State Board of Equalization v. Woo,
2000.CA.0042575 (Cal.App. 07/20/2000)

California Court of Appeals

No. A088646

82 Cal.App.4th 481, 82 Cal.App.4th 481, 98 Cal.Rptr.2d 206,
98 Cal.Rptr.2d 206, 2000.CA.0042575

July 20, 2000

As modified August 7, 2000. Petition for rehearing is denied. There is no change in the judgment.

STATE BOARD OF EQUALIZATION,

PLAINTIFF AND RESPONDENT,

V.

DOREEN (H. Y.) WOO,

DEFENDANT AND APPELLANT.

(San Francisco County Super. Ct. No. 981150)

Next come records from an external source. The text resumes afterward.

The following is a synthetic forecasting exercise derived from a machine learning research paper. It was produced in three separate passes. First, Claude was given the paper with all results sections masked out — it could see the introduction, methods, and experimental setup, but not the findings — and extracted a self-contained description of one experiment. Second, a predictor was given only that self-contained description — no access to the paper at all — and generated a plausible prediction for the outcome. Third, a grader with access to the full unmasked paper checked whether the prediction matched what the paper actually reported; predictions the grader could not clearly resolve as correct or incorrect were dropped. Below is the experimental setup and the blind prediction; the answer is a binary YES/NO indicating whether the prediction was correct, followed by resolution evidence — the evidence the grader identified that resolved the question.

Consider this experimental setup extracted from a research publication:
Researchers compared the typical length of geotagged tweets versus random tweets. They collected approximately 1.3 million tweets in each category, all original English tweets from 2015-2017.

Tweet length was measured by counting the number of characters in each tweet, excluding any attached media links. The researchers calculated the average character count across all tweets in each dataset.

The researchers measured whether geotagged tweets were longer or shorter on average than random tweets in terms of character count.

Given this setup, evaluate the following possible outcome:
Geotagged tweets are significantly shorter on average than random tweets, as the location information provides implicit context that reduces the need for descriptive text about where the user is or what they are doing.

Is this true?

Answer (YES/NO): NO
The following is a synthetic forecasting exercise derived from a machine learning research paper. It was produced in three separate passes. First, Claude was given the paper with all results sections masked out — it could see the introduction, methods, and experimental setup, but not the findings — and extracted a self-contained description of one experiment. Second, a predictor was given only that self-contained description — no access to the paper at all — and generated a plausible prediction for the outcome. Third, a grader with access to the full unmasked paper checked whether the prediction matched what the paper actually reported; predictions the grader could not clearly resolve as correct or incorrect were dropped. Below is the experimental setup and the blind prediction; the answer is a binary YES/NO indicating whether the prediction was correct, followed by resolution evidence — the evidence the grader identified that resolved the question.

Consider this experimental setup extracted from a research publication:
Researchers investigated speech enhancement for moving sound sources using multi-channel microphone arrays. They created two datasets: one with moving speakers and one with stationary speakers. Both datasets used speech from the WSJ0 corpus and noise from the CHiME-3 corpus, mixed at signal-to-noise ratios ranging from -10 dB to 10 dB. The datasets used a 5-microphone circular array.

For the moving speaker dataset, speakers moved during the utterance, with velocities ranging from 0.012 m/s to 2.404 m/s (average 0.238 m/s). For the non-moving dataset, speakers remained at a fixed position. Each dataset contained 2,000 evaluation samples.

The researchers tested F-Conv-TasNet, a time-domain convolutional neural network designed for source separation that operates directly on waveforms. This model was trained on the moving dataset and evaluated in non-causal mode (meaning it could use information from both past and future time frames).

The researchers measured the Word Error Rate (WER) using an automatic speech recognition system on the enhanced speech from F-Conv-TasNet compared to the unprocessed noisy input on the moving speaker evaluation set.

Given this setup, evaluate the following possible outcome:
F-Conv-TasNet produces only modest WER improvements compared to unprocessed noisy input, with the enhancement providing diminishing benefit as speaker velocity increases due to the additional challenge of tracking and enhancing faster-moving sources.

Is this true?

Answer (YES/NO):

Counsel for Appellant: Curtis W. Berner Buell & Berner Counsel for Respondent: Bill Lockyer Attorney General Julian O. Standen Deputy Attorney General

CERTIFIED FOR PUBLICATION

Doreen (H. Y.) Woo (appellant) appeals from an earnings withholding order for taxes. The underlying tax liability stems from delinquent sales taxes in the amount of $35,504.43 owed by James K. Ho, appellant's husband, to respondent State Board of Equalization. Appellant contends that a marital agreement she entered into with Ho transmuting the couple's community property to the separate property of each spouse precludes respondent from garnishing her wages. We affirm.

FACTUAL BACKGROUND

In 1992, respondent determined that Ho owed taxes, interest and penalties in the amount of $37,419.90 which represented the unpaid sales taxes of the Monsoon Restaurant. In September 1996, Ho filed a complaint seeking a refund of certain payments made towards that tax liability. The trial court sustained respondent's demurrer to the complaint without leave to amend and entered judgment against Ho. This court affirmed that judgment in an unpublished opinion filed on December 2, 1997 in case number A077815.

In July, 1995, respondent notified appellant that it would seek an earnings withholding order against her to pay Ho's tax debt. On November 5, 1995, appellant and Ho entered into a marital agreement transmuting their future earnings to separate property. Appellant subsequently became employed by Wells Fargo Bank, earning approximately $500,000 per year.

On July 27, 1999, respondent filed an application for an earnings withholding order for taxes. In support of the order, respondent argued that the marital agreement between appellant and Ho did not bar garnishment of her wages because the agreement was fraudulent and unenforceable under Family Code section 851 and Civil Code section 3439.04. Appellant contended that the marital agreement did not constitute a fraudulent transfer because she was not employed by Wells Fargo Bank at the time the agreement was executed and that her future earnings were a mere expectancy that could not be transferred. Following a hearing, the trial court entered an earnings withholding order for taxes directing Wells Fargo Bank to withhold and pay to respondent the sum of $3,000 per month from appellant's earnings.

DISCUSSION

Civil Code section 3439.06, subdivision (d) provides that "[a] transfer is not made until the debtor has acquired rights in the asset transferred." Relying on Civil Code section 3439.06, subdivision (d), appellant contends that the marital agreement did not constitute a fraudulent transfer of community property because Ho had no property interest in her potential future earnings. This contention lacks merit.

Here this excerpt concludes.